L’Innominato e il cardinale  in un’illustrazione del XIX secolo
Così si arriva a Dio ed è veramente come fare un salto nel vuoto. Com’è questo Dio? Il cardinale Borromeo piano piano comincia a mostrarlo al suo interlocutore. A diradare le ombre della notte precedente che ancora si affollavano nella mente dell’uomo, facendogli presentire «una speranza di quiete, di consolazione, d’una consolazione che sarà piena». L’Innominato arriva a Dio e non trova il giudice che, forse sperava, lo attendeva per presentargli il conto delle sue azioni malvagie ma trova il consolatore. Nella stanza buia dove la sua crisi lo aveva precipitato, in quel nero egli non può vedere ma «sente» che qualcuno lo sta cercando e non per giudicarlo. «Se c’è questo Dio, se è quello che dicono, cosa volete che faccia di me?» ribatte l’Innominato.
Come tutti noi, egli non vede Dio eppure comincia a chiedersi cosa può farsene Dio di lui. Egli è ancora nell’oscurità della notte precedente, e fino alla fine non potrà esibire a nessuno alcuna certezza, eppure tenta di dare una risposta a Colui che è venuto a cercarlo, a colui che non avrà mai un volto, nel senso che non potrà mai offrirsi una prova razionale, ma che lo sta cercando non per giudicarlo, oppure per condannarlo, ma per cambiare di segno alla sua vita. È il cardinale Federigo a ispirargli questo nuovo pensiero. Il Dio che non conosce non voleva che i suoi giorni finissero con una pena che sarebbe stata anche giusta, ma voleva concedergli tutta la vita che ancora gli restava da vivere per stringerselo a sé, per abbracciarselo. Non basta un’immagine per questo Dio, sarebbe qualcosa di troppo distante, di troppo freddo. Egli vuole essere relazione, vuole conquistare il cuore e non per vantarsi, lui l’Onnipotente non ne avrebbe bisogno, ma per restituire smalto e brillantezza all’essere, per riconquistare l’uomo che egli ha voluto libero e che solo nella libertà può amare. L’importante — scrive un teologo — non è chiedersi se c’è Dio, ma come è Dio (Adolphe Gesché). Le prove dell’esistenza di Dio possono avere solo il valore della testimonianza di un intelletto che non si chiude nei suoi calcoli e si apre alla fede. Non si tratta quindi tanto di dimostrare Dio quanto di mostrare Dio.
È questo il compito del cardinale Federigo.

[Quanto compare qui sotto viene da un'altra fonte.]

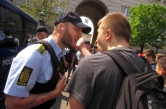 Activist discussing with police officer outside the Danish parliament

Egli impegna il suo ospite in un percorso a ritroso che gli fa risalire la corrente vorticosa della sua incredulità e senza dubbio lo confonde svelandogli — «commosso ma sbalordito, l’Innominato stava in silenzio» — delle qualità che gli rivelano un essere misericordioso, premuroso, aperto al perdono, desideroso di salvare l’uomo; è questo il Dio che ha scorto nella notte oscura l’Innominato, il Dio che non può essere visto perché vuole abitare dentro di noi: «Cosa può fare Dio di voi? — domanda il cardinale — E perdonarvi? E farvi salvo? E compire in voi l’opera della redenzione? Non son cose magnifiche e degne di Lui?». Si arriva sulle soglie del tempio di Dio spesso con il pregiudizio, lo si immagina con gli stessi nostri sentimenti, attribuendogli le nostre limitatezze, le nostre cadute, sempre pronto a restituire la pariglia per i nostri disastri. Se esistesse soltanto, come può essere il Dio delle dimostrazioni dei filosofi, questo solo potrebbe pretendere da noi per le nostre colpe: un prezzo da pagare, una pena da scontare in una qualche prigione dell’anima. Ma il Dio che non esiste soltanto (e che a questo punto potrebbe anche non esistere tanto è lontano da noi) ha invece altre qualità, si scopre così che è pronto a perdonarci, che si abbassa fino a noi, che si fa «così vicino al peccatore da spiare il momento della caduta per stendere la mano» (André Louf).
Neppure così tuttavia si arresta il suo movimento. Non è neppure questo che completa la sua azione e il suo intervento. Con la sua grazia egli vuole cambiare di segno anche al resto della vita. Il passato è perdonato e redento ma a questo Dio di misericordia, interessa soprattutto il seguito, quello che viene dopo. Le parole del cardinale ne riassumono così il progetto: «Far volere e operare nel bene cose più grandi di quelle immaginate e fatte nel male». La conversione dell’Innominato non è un punto d’arrivo. La conversione non pacifica, non risolve, non chiude i conti con Dio. Essa piuttosto cambia di segno una vita. Il convertito Innominato non equivale a dire il pacificato Innominato. In tal caso la sua conversione non sarebbe stata completa. Aver chiuso i conti con il passato non significa poi ritirarsi in se stesso ma trasformare in germi e spore di bene questo incontro che gli/ci ha cambiato la vita. Convertirsi non vuol dire tornare indietro, ricoverarsi in una certezza che risulterebbe sgradita non solo a Dio ma agli uomini stessi. Nel termine conversione spesso è prevalente il significato — che pure gli appartiene — di pentimento, di un tornare indietro, di un tornare in sé dopo un lungo errore e lo smarrimento. Ma conversione non è solo un viaggio di ritorno, un re-vertere, alla religione e alla fede; non può esserci niente di nostalgico in essa. Conversione deve avere anche il significato di progressione («Volere e fare nel bene cose più grandi di quelle immaginate e fatte nel male», per usare le parole di Federigo), di un andare verso qualcosa che non si conosce, di una scoperta.

di Lucio Coco

giovedì 17 dicembre 2015

Monumentale biografia di Martin Buber - La vita è incontro

Martin Buber «con Freud e Einstein è uno degli ebrei più conosciuti del xx secolo…come loro è uomo di mondo di vari mondi» afferma Dominique Bourel nella sua monumentale e dettagliatissima biografia Martin Buber, Sentinelle de l’humanité, Albin Michel (Paris, Albin Michel, 2015, pagine 830, euro 26), costata vent’anni di ricerche minuziose.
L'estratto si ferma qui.